Norton doesn’t dispute that she killed Sur. Her Stand Your Ground claim says she “used deadly force against Sur because Norton reasonably believed that using such force was necessary to prevent imminent danger or great bodily harm.”

The motion says Norton suffers from PTSD due to “her lengthy experience as a sex trafficking victim and her repeated physical abuse throughout her life.”

Jacksonville Criminal Defense Attorney Janet Johnson isn’t involved in the case but says the filing is unique.

“It says that the defendant, in her position, with her life experience, felt the need to use deadly force to defend herself,” she says. “This may not be enough for someone else to be fearful. But for this person, given her background, this was a reasonable fear that she had to defend herself with deadly force.”

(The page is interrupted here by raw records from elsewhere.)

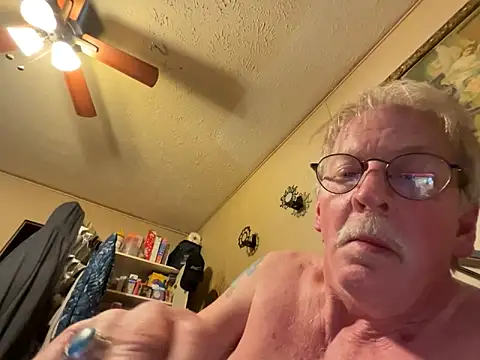 jck1m0t online show from March 2026 11:07:02 PM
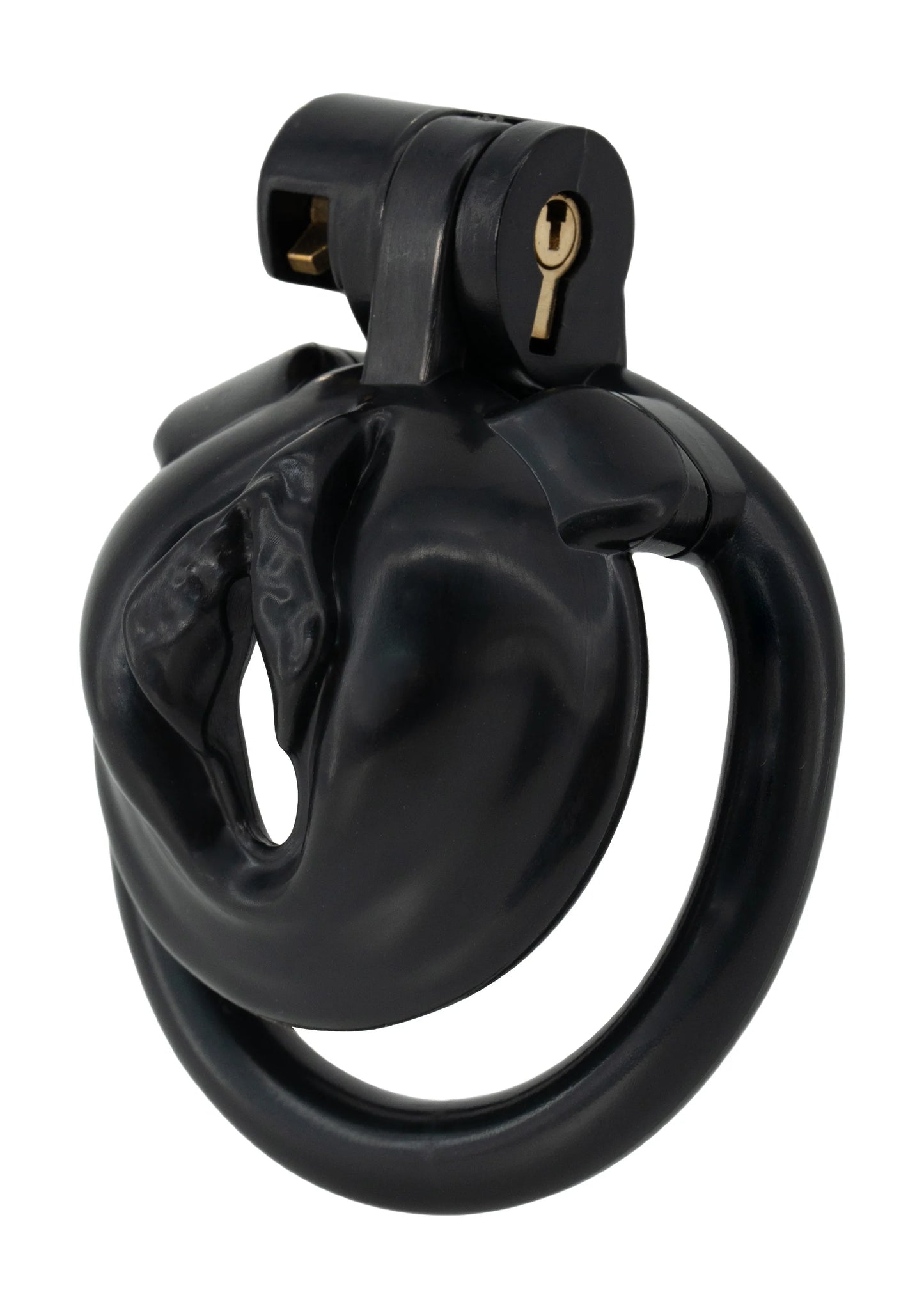 20354_BLACK_01 | bestel discreet online bij Happytoys, de erotische webshop geleid door een vrouw.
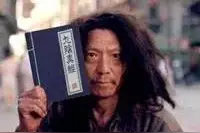 格斗擒拿，好身手！警校教官来宁乡县公安局传授警务技能……图片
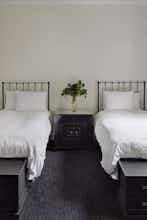 Hotel Mount View Hotel & Spa photo 3
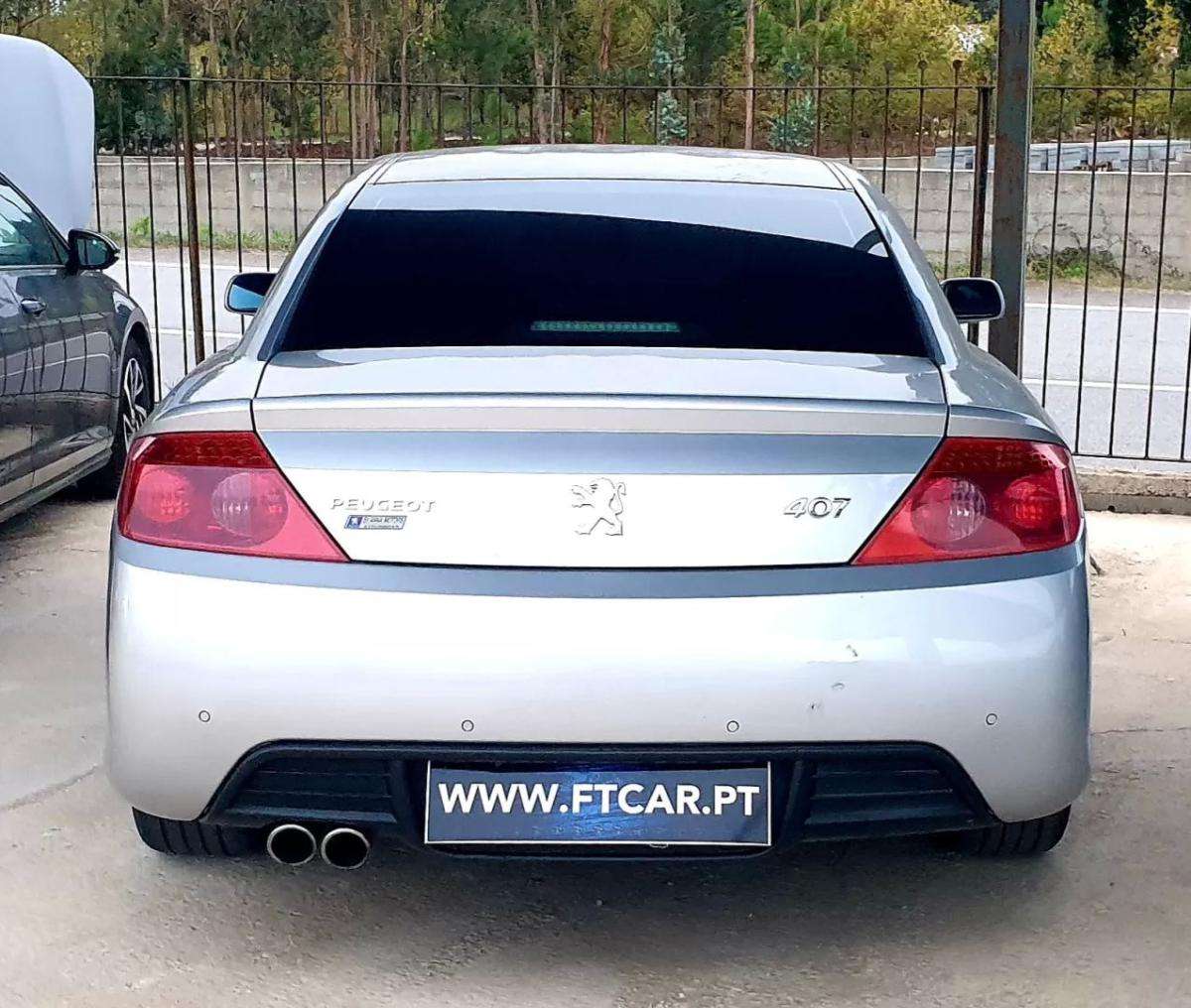 peugeot-407-2009-diesel-1997cc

The motion details Norton’s history of sexual abuse, starting at age 10 when she was trafficked by her mother to a neighbor. (Norton, through her attorney, gave us permission to report the details of her claim.) The motion says the abuse continued throughout her adult life. Because of that experience, the motion argues, her reaction “was reasonable given her belief that he intended to commit great bodily harm upon or kill her.”

Johnson says the idea that Norton could claim Stand Your Ground for killing Sur, in Sur’s home “might raise an eyebrow.”

“[There] used to be a presumption that if you're in your home, and someone comes to your house, you have you have the right to defend yourself.” In this case, “she can claim anywhere that she is, that she didn't have to retreat because she was afraid, and she had to use this force.”

Jackie Meredith, sexual assault program coordinator at the Betty Griffin Center in St. Augustine, says the case raises legitimate points about the impacts of childhood trauma. “A traumatic event can be different for everybody,” she said. “For her, it could very much bring up these horrible feelings. And it just makes her react.”

(Sur’s surviving son was not available for comment on the case.)

Johnson says the motion is clever, both because it raises novel legal arguments and because it puts mitigating evidence in front of the judge long before the trial begins.

“It tells the judge, here's somebody that's had a really terrible life,” she says. “It is putting in extra background information that you normally wouldn't hear in a trial that might not come up until sentencing.”

Johnson says the claim also shifts the balance in court. Whereas the defense must prove a claim of self-defense, SYG flips that obligation to prosecutors.

“If the motion on its face makes a Stand Your Ground claim, the burden then is then is on the state to prove that it wasn't self-defense.”